Scientists were able to reduce the migration and invasive properties of melanoma cells, by inhibiting the interaction between two proteins involved in intracellular trafficking (the process by which molecules cross the membranes of living cells).
Lead study author and Centenary Institute PhD researcher Dajiang Guo said there was a significant reduction in the spread of cancer by blocking the ability of melanophilin to bind with the protein RAB27A (one of the critical regulators of intracellular transport).
“We have known for some time that the proteins melanophilin and RAB27A bind together and that this process could be crucial to help melanoma cells spread around the body,” he said.
“By disrupting the binding of these two proteins with a recently developed blocking compound (BMD-20), we were able to successfully restrict the melanoma cell movement and invasion.“What our findings suggest is that the development of new drugs that can specifically target melanophilin-RAB27A interactions are a promising target for advanced melanoma treatment.”

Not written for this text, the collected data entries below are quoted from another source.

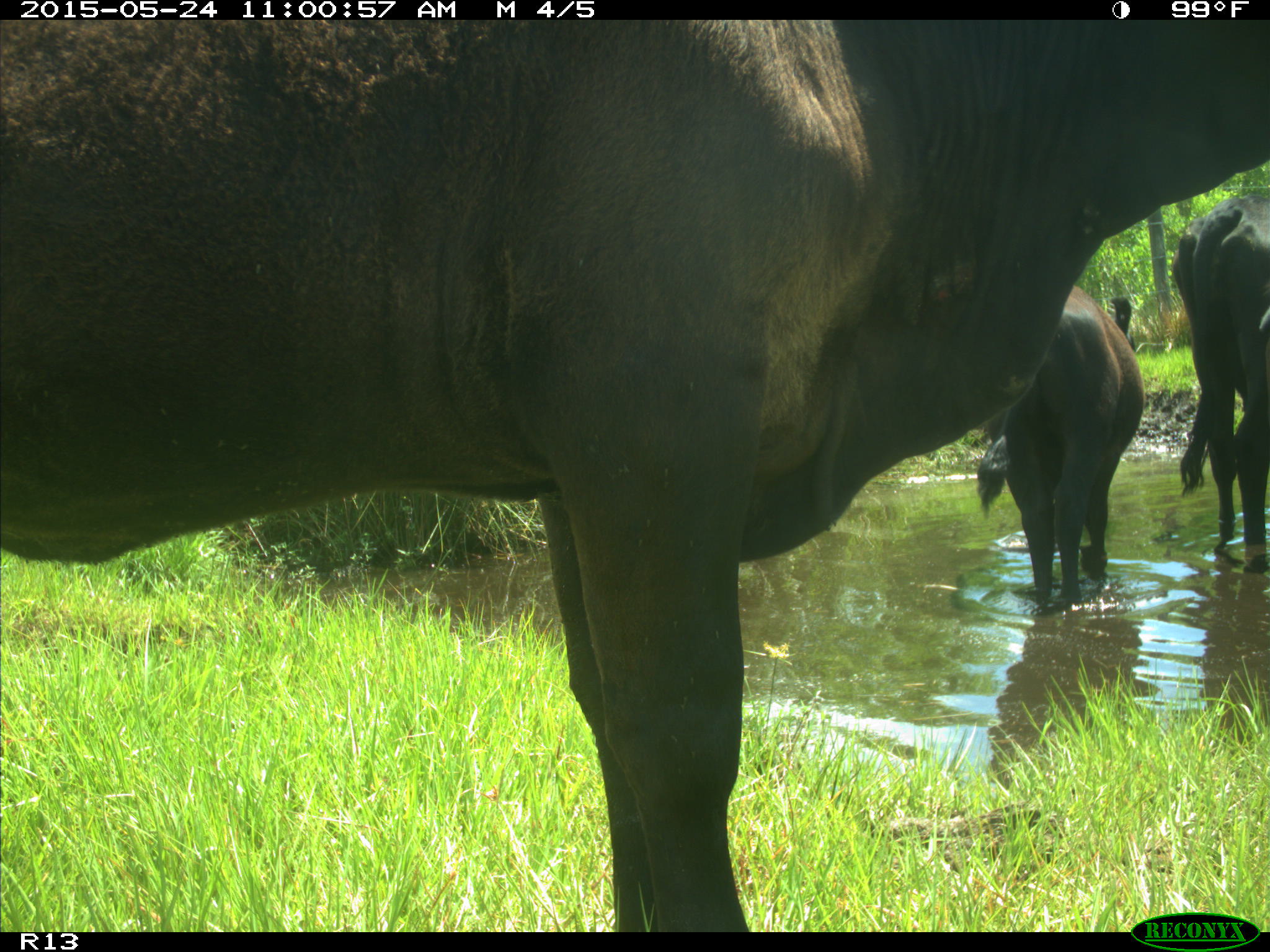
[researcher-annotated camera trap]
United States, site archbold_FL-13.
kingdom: Animalia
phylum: Chordata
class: Mammalia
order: Artiodactyla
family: Bovidae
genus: Bos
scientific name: Bos taurus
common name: domestic cow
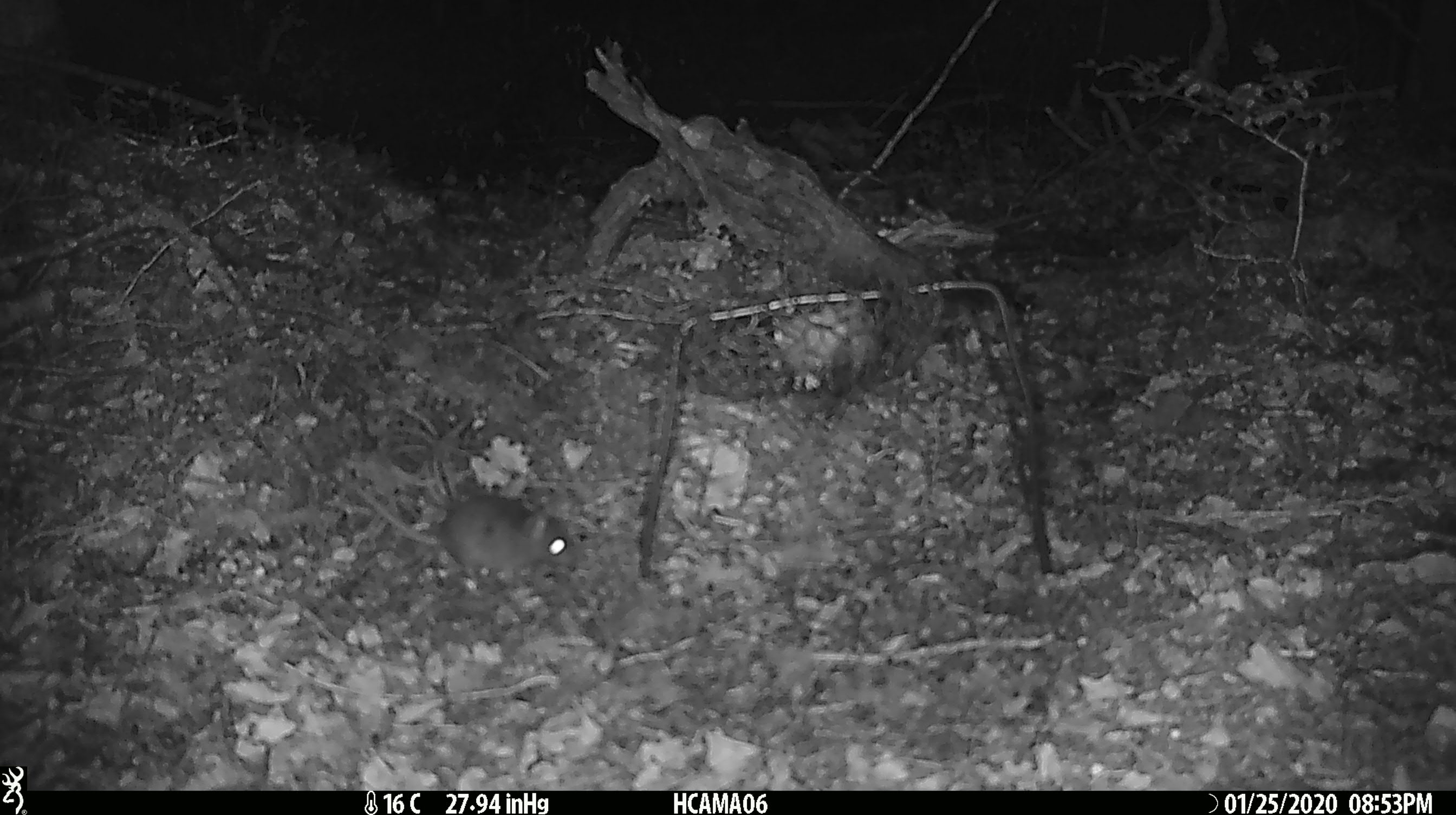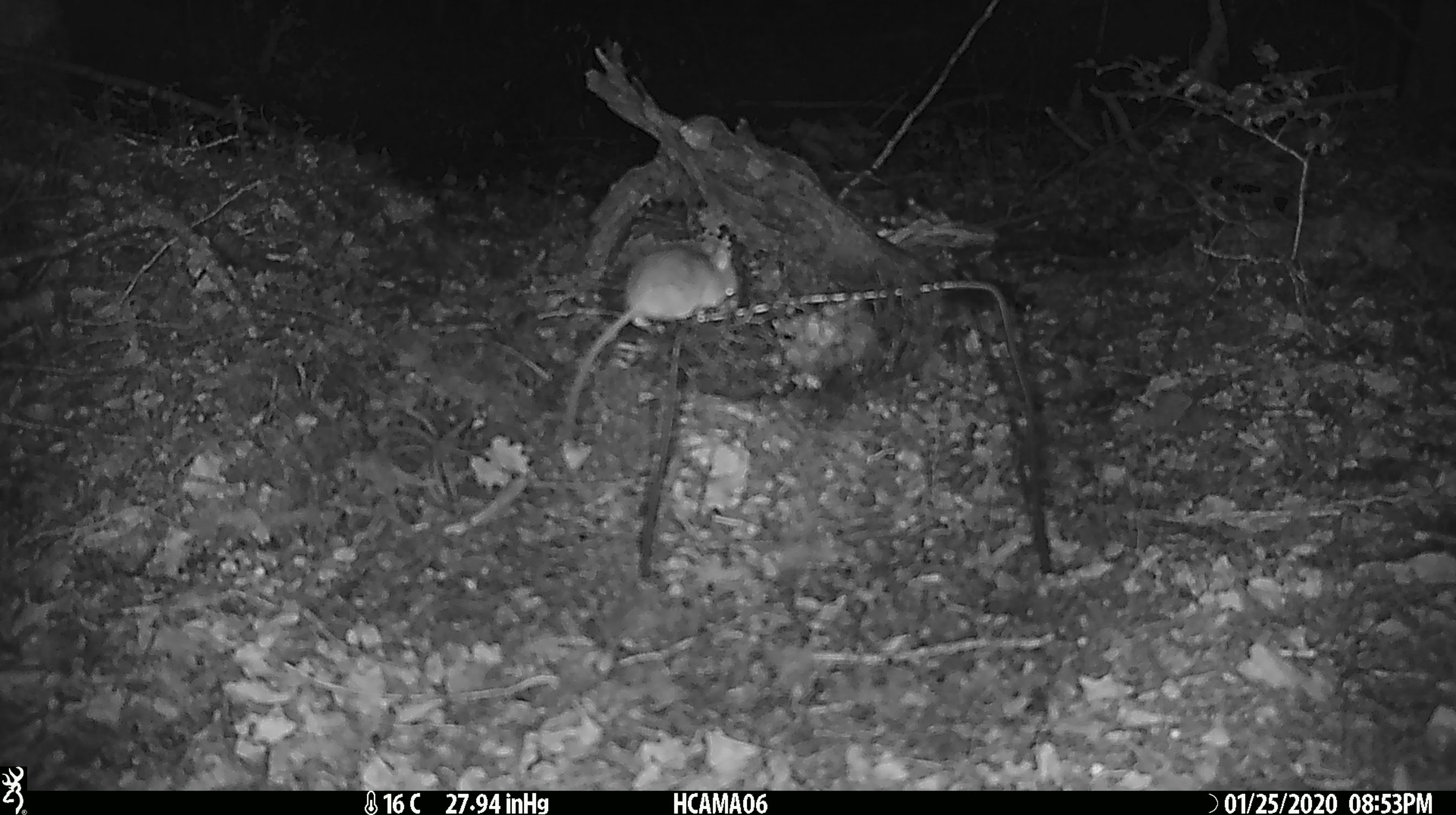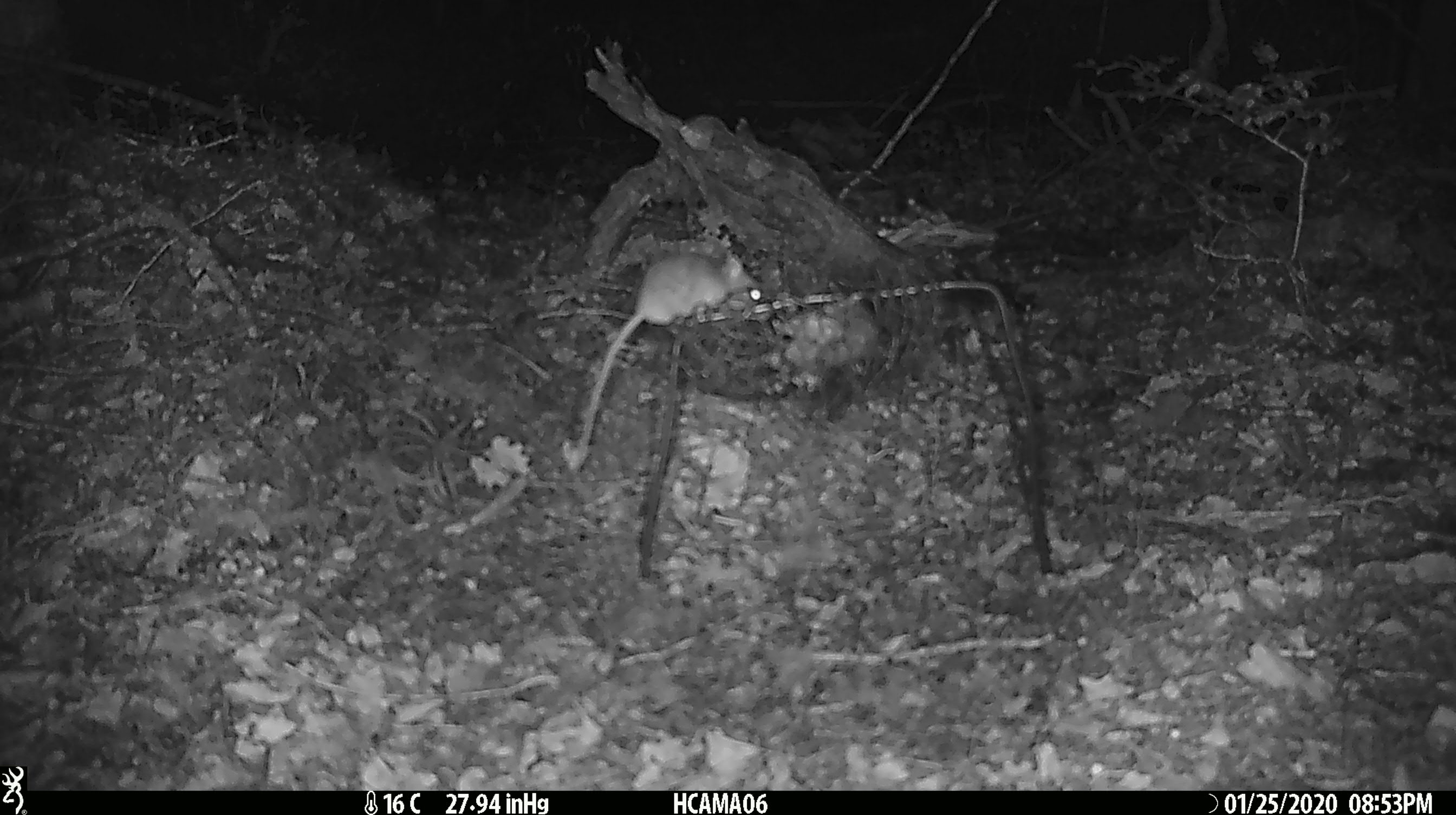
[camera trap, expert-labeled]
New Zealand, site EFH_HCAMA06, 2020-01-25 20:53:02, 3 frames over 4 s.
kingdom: Animalia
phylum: Chordata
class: Mammalia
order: Rodentia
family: Muridae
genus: Mus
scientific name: Mus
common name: mouse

Centenary Institute senior study author Shweta Tikoo said there was a need for therapeutic strategies for advanced melanoma.
“Melanoma has one of the highest mortality rates in the western world with the disease accounting for approximately 1500 deaths in Australia every year,” Dr Tikoo said.“It is also the most common form of cancer affecting young Australians, those individuals aged from 15 to 39 years old.
“Although we have witnessed a surge in new treatment options for advanced melanoma patients, especially involving immunotherapy (treatment that boosts the body’s immune system to fight cancer), issues such as limited effectiveness, drug resistance and drug toxicity persist.
“Understanding and targeting the actual mechanisms underpinning melanoma progression and invasion is, therefore, vital for the development of new treatment strategies.”